Principios como estos pueden ayudar a llegar a conclusiones correctas, y pueden guardarnos de ciertas interpretaciones erróneas. Pero más importante que eso es tener la mente de Cristo, estar en sintonía con Dios, y vivir en obediencia hacia Él.
Efectivamente, cuánto más vivimos nuestra vida en entrega a Él, más crecerá nuestra habilidad de comprender las Escrituras. La carta a los Hebreos reprocha a sus destinatarios que no alcanzaron una comprensión suficiente de las Escrituras, no por falta de estudio intelectual o enseñanza, ni porque las Escrituras fueran difíciles de entender, sino porque ellos descuidaron la práctica de hacer el bien.

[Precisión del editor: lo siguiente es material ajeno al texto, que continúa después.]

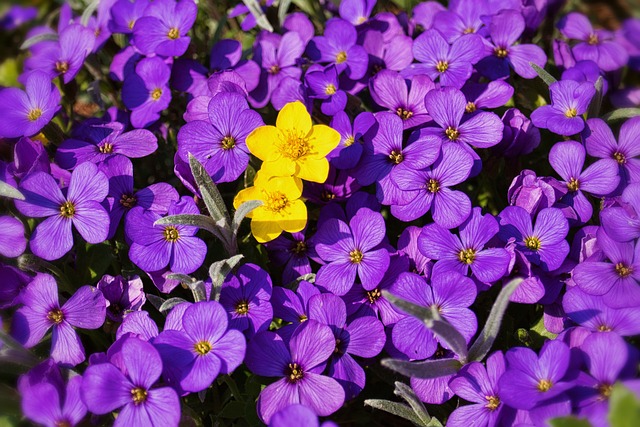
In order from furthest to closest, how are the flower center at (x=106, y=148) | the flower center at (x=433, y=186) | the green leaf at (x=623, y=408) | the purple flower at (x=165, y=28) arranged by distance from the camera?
the purple flower at (x=165, y=28), the flower center at (x=106, y=148), the flower center at (x=433, y=186), the green leaf at (x=623, y=408)

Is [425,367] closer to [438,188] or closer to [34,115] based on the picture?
[438,188]

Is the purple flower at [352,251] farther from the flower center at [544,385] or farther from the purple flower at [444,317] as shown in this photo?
the flower center at [544,385]

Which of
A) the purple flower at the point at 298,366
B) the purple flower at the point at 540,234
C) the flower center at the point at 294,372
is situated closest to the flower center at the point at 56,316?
the purple flower at the point at 298,366

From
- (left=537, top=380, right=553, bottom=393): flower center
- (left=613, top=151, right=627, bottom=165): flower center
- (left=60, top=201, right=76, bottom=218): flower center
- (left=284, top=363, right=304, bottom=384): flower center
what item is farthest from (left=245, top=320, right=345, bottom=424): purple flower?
(left=613, top=151, right=627, bottom=165): flower center

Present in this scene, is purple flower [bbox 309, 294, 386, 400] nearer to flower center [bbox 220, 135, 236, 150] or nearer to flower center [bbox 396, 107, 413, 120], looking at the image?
flower center [bbox 220, 135, 236, 150]

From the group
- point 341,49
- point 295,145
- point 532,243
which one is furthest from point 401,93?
point 532,243

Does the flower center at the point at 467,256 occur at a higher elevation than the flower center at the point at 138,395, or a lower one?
higher
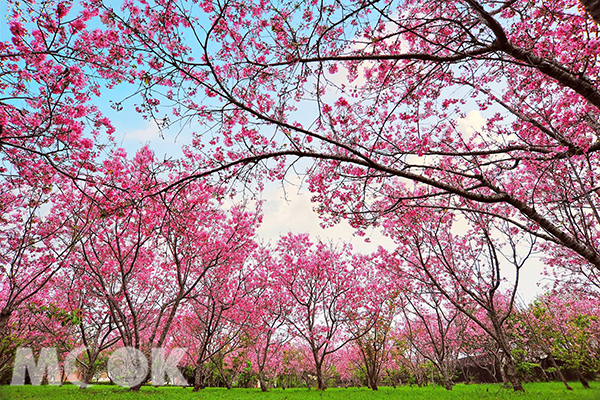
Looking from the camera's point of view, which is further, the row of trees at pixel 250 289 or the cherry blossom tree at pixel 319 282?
the cherry blossom tree at pixel 319 282

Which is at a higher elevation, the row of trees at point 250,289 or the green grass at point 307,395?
the row of trees at point 250,289

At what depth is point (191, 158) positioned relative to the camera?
21.4ft

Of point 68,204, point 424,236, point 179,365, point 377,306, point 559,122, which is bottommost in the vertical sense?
point 179,365

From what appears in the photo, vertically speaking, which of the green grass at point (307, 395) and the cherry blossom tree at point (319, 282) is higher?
the cherry blossom tree at point (319, 282)

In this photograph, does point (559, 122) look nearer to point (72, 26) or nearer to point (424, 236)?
point (424, 236)

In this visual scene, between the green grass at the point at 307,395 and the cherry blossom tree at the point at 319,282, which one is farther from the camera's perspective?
the cherry blossom tree at the point at 319,282

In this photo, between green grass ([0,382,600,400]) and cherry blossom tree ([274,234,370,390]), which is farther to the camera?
cherry blossom tree ([274,234,370,390])

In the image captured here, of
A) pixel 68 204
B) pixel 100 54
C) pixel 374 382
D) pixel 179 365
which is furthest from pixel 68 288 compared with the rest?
pixel 179 365

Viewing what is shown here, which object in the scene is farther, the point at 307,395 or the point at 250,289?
the point at 250,289

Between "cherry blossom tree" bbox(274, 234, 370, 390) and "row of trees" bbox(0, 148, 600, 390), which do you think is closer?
"row of trees" bbox(0, 148, 600, 390)

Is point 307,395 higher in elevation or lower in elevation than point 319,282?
lower

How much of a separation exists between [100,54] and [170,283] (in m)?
13.6

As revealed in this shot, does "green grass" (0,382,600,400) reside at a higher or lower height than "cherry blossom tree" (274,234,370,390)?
lower

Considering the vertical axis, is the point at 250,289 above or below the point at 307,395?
above
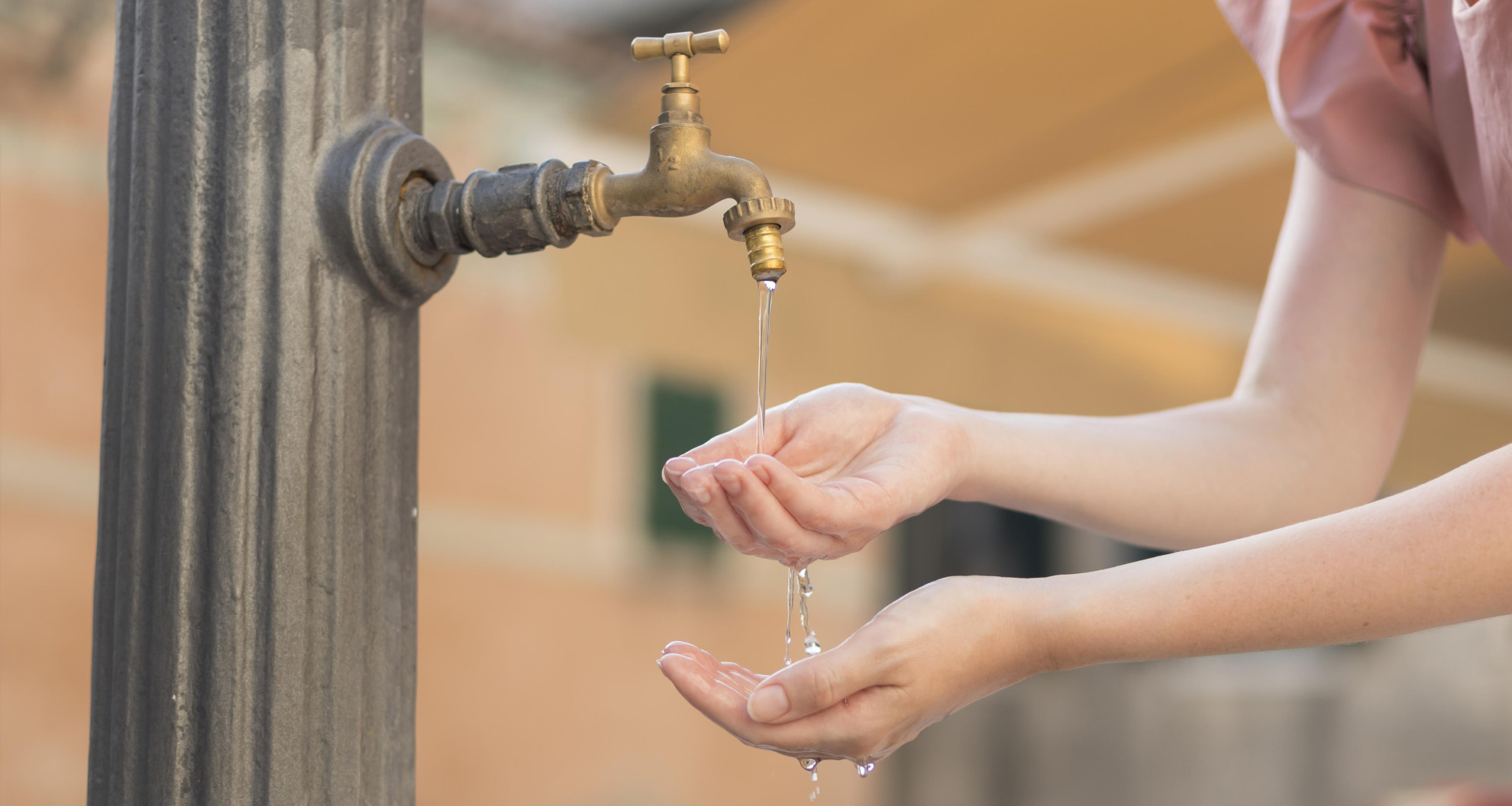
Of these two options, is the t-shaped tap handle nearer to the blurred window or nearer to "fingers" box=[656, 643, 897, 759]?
"fingers" box=[656, 643, 897, 759]

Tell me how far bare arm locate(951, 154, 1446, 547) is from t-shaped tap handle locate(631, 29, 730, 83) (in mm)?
408

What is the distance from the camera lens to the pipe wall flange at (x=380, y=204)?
0.79m

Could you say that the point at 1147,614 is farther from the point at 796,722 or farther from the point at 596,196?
the point at 596,196

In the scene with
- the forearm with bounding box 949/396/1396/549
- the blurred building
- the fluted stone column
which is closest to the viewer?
the fluted stone column

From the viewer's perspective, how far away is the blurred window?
16.9 feet

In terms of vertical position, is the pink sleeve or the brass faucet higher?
the pink sleeve

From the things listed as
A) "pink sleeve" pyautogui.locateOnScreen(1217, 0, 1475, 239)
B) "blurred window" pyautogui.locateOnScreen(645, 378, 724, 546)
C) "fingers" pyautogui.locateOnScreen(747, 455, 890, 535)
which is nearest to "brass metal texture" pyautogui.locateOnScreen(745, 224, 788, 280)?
"fingers" pyautogui.locateOnScreen(747, 455, 890, 535)

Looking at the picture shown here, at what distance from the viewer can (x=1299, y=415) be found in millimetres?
1140

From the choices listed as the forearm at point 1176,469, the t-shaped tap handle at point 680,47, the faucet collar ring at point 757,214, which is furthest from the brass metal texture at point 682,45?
the forearm at point 1176,469

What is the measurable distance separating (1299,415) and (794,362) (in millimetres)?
4236

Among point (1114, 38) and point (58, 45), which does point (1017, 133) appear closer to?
point (1114, 38)

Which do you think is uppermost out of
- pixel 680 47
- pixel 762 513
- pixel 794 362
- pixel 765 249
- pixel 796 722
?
pixel 794 362

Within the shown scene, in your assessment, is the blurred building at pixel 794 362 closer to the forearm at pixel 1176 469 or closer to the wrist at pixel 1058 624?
the forearm at pixel 1176 469

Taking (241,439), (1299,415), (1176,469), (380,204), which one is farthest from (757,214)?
(1299,415)
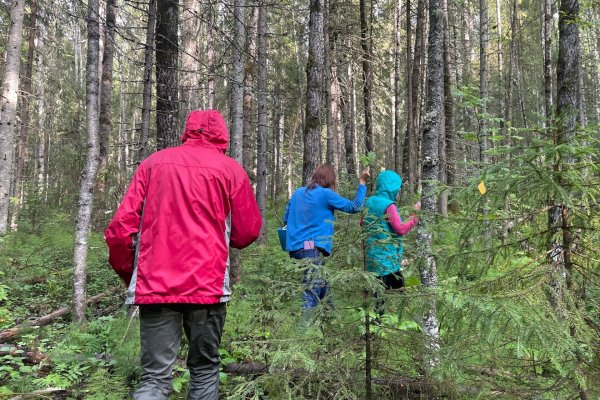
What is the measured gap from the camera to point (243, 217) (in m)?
3.05

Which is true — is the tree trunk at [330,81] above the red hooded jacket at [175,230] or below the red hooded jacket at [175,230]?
above

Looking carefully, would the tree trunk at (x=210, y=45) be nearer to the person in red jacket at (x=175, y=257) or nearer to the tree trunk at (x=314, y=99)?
the tree trunk at (x=314, y=99)

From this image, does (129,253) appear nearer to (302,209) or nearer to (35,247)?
(302,209)

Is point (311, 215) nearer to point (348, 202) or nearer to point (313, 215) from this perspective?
point (313, 215)

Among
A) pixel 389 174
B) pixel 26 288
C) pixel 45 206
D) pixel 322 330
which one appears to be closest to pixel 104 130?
pixel 26 288

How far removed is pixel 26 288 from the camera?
23.9 ft

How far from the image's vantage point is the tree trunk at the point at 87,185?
17.9ft

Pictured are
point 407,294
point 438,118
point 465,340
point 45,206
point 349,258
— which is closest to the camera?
point 465,340

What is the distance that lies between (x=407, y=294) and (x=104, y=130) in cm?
1091

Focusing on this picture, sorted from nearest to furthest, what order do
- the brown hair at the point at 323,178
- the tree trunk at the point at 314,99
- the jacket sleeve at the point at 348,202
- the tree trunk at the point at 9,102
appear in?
the jacket sleeve at the point at 348,202
the brown hair at the point at 323,178
the tree trunk at the point at 314,99
the tree trunk at the point at 9,102

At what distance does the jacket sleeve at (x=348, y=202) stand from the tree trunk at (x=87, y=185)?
329 cm

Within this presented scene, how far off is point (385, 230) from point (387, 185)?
1.36 meters

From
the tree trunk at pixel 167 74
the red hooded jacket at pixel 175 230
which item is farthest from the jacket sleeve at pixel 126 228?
the tree trunk at pixel 167 74

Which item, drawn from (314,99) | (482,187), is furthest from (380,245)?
(314,99)
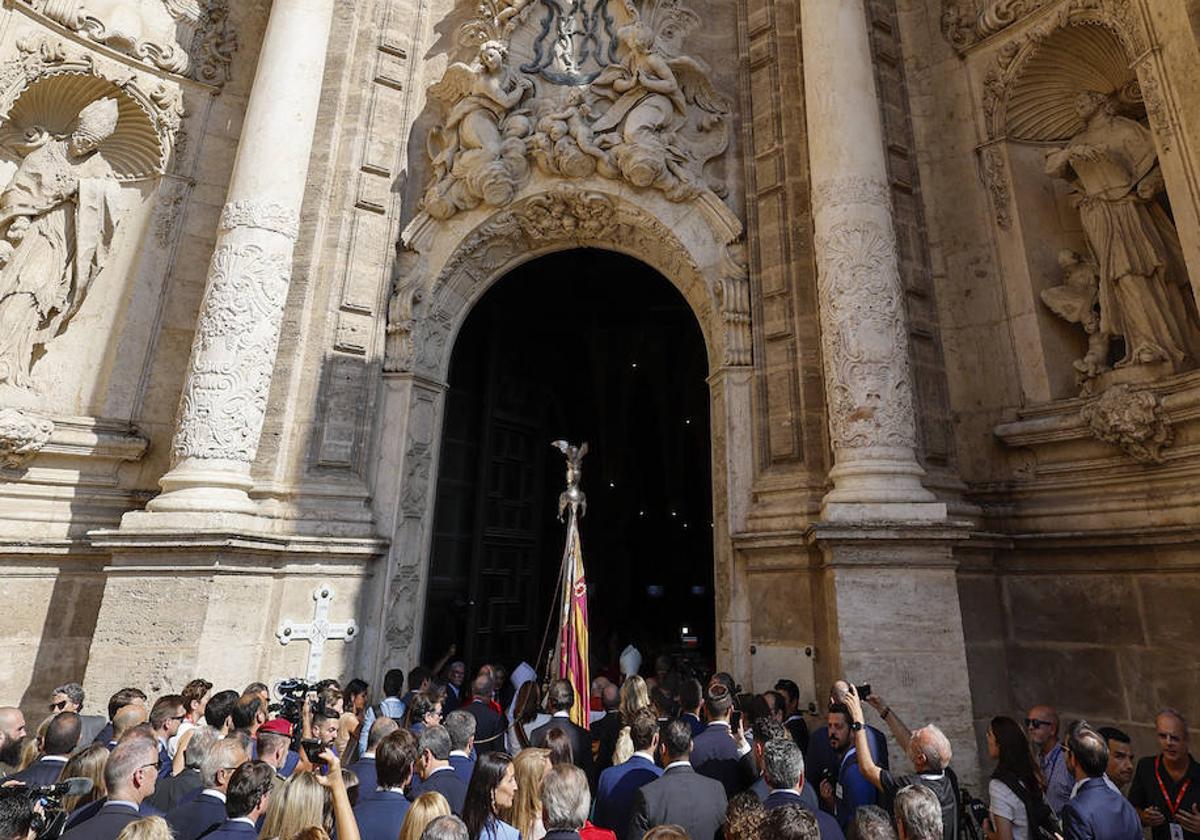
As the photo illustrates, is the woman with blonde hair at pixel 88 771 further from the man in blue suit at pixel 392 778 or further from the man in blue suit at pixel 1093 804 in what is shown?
the man in blue suit at pixel 1093 804

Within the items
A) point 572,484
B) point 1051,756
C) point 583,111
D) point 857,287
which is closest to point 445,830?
point 1051,756

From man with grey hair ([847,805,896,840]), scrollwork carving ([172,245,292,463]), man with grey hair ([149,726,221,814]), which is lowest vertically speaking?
man with grey hair ([149,726,221,814])

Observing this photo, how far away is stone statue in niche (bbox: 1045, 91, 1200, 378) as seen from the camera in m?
6.46

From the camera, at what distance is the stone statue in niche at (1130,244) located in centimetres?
646

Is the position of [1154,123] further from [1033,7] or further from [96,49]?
[96,49]

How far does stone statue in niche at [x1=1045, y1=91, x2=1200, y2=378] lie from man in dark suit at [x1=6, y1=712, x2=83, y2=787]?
28.8 feet

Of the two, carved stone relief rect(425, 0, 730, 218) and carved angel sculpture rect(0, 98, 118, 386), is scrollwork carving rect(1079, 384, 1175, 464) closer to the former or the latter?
carved stone relief rect(425, 0, 730, 218)

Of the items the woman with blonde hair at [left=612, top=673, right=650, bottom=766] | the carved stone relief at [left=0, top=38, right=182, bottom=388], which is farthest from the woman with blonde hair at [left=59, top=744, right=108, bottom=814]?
the carved stone relief at [left=0, top=38, right=182, bottom=388]

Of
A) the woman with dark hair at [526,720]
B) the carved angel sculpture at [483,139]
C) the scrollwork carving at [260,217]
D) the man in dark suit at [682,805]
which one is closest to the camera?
the man in dark suit at [682,805]

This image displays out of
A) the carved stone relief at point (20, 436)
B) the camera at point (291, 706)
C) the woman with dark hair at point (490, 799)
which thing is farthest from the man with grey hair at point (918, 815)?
the carved stone relief at point (20, 436)

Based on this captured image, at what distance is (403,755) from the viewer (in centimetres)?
302

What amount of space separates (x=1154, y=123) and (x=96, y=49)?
1190 centimetres

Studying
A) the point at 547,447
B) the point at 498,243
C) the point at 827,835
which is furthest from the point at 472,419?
the point at 827,835

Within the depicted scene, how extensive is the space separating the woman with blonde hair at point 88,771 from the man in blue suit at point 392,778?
1330 millimetres
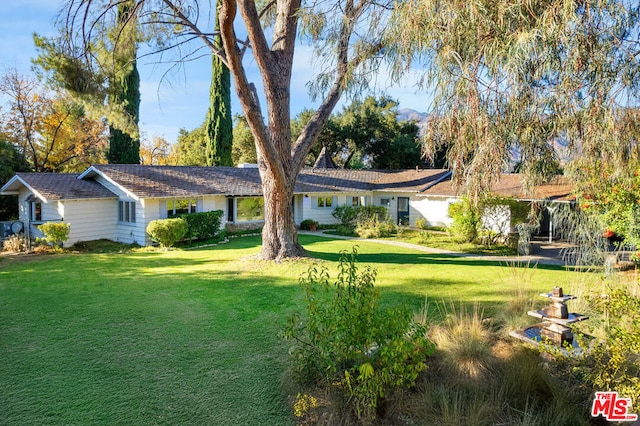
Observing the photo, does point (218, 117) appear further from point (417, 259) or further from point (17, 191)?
point (417, 259)

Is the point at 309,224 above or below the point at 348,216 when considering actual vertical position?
below

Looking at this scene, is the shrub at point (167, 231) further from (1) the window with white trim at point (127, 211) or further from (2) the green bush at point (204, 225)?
(1) the window with white trim at point (127, 211)

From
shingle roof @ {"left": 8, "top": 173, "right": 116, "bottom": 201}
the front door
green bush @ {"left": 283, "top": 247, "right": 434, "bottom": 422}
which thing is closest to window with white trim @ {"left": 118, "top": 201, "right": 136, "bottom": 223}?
shingle roof @ {"left": 8, "top": 173, "right": 116, "bottom": 201}

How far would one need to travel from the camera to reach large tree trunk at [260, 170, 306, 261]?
11938mm

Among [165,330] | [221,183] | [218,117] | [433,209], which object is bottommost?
[165,330]

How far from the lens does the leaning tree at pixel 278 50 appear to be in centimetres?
790

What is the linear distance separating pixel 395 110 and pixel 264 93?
31537 millimetres

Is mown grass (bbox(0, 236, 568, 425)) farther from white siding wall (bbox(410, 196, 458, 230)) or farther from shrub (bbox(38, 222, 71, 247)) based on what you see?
white siding wall (bbox(410, 196, 458, 230))

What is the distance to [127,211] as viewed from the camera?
18.4m

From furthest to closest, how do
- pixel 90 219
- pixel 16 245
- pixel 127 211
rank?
pixel 127 211
pixel 90 219
pixel 16 245

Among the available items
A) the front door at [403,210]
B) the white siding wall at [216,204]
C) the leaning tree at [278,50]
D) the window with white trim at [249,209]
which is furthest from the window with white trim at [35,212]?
the front door at [403,210]

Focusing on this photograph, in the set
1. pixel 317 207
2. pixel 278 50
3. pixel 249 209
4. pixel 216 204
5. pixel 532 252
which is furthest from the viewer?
pixel 317 207

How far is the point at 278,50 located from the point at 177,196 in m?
9.20

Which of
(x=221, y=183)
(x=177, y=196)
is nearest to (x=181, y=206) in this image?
(x=177, y=196)
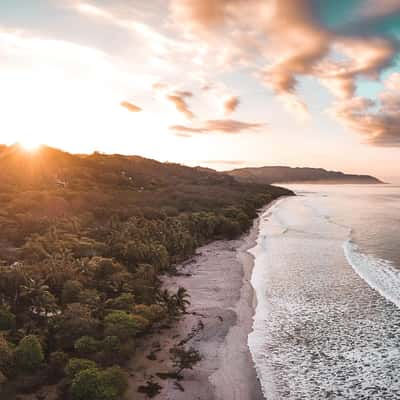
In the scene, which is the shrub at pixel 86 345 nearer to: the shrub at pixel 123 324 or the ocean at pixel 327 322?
the shrub at pixel 123 324

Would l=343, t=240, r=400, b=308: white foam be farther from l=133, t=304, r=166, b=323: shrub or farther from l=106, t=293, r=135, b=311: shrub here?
l=106, t=293, r=135, b=311: shrub

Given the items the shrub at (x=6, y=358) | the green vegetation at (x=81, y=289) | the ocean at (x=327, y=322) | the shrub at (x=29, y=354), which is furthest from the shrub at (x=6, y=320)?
the ocean at (x=327, y=322)

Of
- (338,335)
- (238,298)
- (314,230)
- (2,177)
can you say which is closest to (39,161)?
(2,177)

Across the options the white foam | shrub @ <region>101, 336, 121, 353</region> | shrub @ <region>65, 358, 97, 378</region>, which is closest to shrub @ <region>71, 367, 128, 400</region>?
shrub @ <region>65, 358, 97, 378</region>

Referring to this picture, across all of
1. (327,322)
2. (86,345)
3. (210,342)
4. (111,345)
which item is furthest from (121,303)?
(327,322)

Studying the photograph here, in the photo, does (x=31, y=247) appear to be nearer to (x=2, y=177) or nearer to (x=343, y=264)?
(x=343, y=264)

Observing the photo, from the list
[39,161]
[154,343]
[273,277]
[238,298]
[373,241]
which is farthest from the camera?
[39,161]

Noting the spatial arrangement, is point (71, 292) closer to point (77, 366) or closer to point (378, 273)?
point (77, 366)
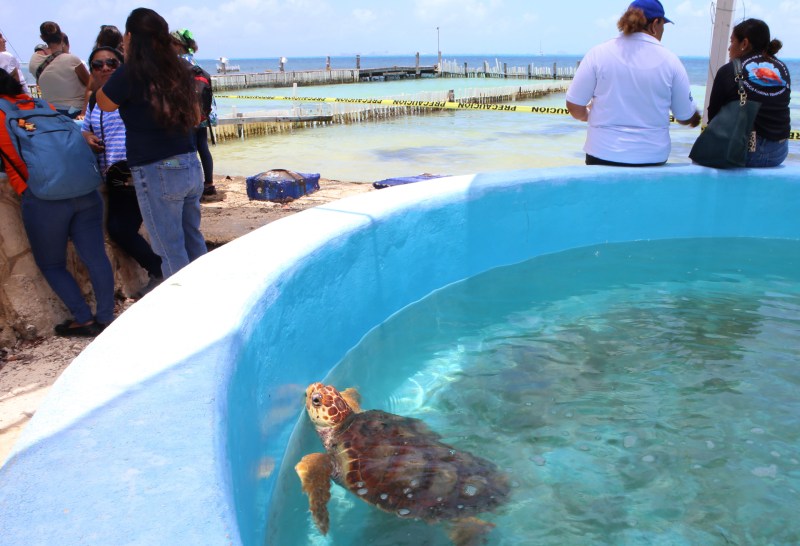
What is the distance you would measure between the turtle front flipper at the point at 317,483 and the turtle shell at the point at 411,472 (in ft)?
0.16

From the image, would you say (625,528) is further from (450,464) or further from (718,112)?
(718,112)

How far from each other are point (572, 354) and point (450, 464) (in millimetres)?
1311

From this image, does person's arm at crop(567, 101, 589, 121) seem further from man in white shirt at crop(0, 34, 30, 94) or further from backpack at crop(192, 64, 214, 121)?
man in white shirt at crop(0, 34, 30, 94)

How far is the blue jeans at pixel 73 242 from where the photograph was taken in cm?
359

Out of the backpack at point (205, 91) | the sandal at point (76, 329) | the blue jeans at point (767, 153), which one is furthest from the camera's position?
the backpack at point (205, 91)

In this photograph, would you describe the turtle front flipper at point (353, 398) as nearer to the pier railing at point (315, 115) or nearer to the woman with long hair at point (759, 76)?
the woman with long hair at point (759, 76)

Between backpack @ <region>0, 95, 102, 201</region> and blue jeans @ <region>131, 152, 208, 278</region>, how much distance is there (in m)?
0.39

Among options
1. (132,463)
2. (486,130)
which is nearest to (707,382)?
(132,463)

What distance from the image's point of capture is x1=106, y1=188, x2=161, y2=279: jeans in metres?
4.20

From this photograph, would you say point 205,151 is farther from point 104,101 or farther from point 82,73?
point 104,101

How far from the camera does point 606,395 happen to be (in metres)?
2.95

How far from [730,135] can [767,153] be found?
47 cm

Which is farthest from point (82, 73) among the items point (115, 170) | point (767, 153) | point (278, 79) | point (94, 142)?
point (278, 79)

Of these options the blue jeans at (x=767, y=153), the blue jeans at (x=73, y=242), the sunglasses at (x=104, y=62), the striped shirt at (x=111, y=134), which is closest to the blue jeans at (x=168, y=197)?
the blue jeans at (x=73, y=242)
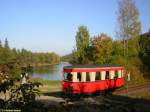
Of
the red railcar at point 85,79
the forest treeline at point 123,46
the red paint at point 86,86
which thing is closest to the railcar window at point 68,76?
the red railcar at point 85,79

El que persevera en practicar el bien, con el tiempo tendrá «los sentidos entrenados para distinguir», y entonces tendrá mejor comprensión de las Escrituras:

«Acerca de esto tenemos muchas palabras que decir y nos es difícil explicarlo, porque ustedes se volvieron perezosos de los oídos. Porque según el tiempo ya deberían ser maestros, pero otra vez tienen necesidad de que se les enseñe los elementos del principio de los dichos de Dios, y nuevamente necesitan leche y no alimento sólido. Porque todo el que participa de leche es inexperimentado en la palabra de la justicia, porque es un infante. Pero para los perfectos es el alimento sólido, para los que por medio de la práctica tienen los sentidos entrenados para distinguir entre lo bueno y lo malo.» (Hebreos 5:11-14)

En conclusión, donde hay dificultad de entender las Escrituras, la dificultad está en nosotros, no en las Escrituras. Una iglesia del Nuevo Testamento que consiste en «personas del Nuevo Testamento», crecerá en la comprensión de las Escrituras por su práctica de vivir en obediencia hacia Dios, de hacer el bien y desechar el mal. Aun si existe todavía la necesidad de crecimiento en este sentido, eso no es ninguna razón para cuestionar la autoridad de las Escrituras sobre la vida y la práctica de los cristianos. Ni mucho menos es razón para reclamar una autoridad adicional aparte de las Escrituras. Una tal autoridad se ejercería por humanos con las mismas necesidades de crecimiento como los demás, y por tanto no podrían hablar con verdadera autoridad. Todo cristiano, desde el recién convertido hasta el más maduro, necesita la corrección que viene desde las Escrituras. Siempre habrá suficientes pasajes bien entendibles de las Escrituras que nos pueden dar esta corrección. Pienso que el escritor Mark Twain (quien personalmente no se identificó como cristiano) dio en el blanco cuando dijo:
«No entiendo por qué tanta gente dice que tienen problemas con pasajes de las Escrituras que no comprenden. Yo tengo mucho más problemas con aquellos pasajes que comprendo muy bien.»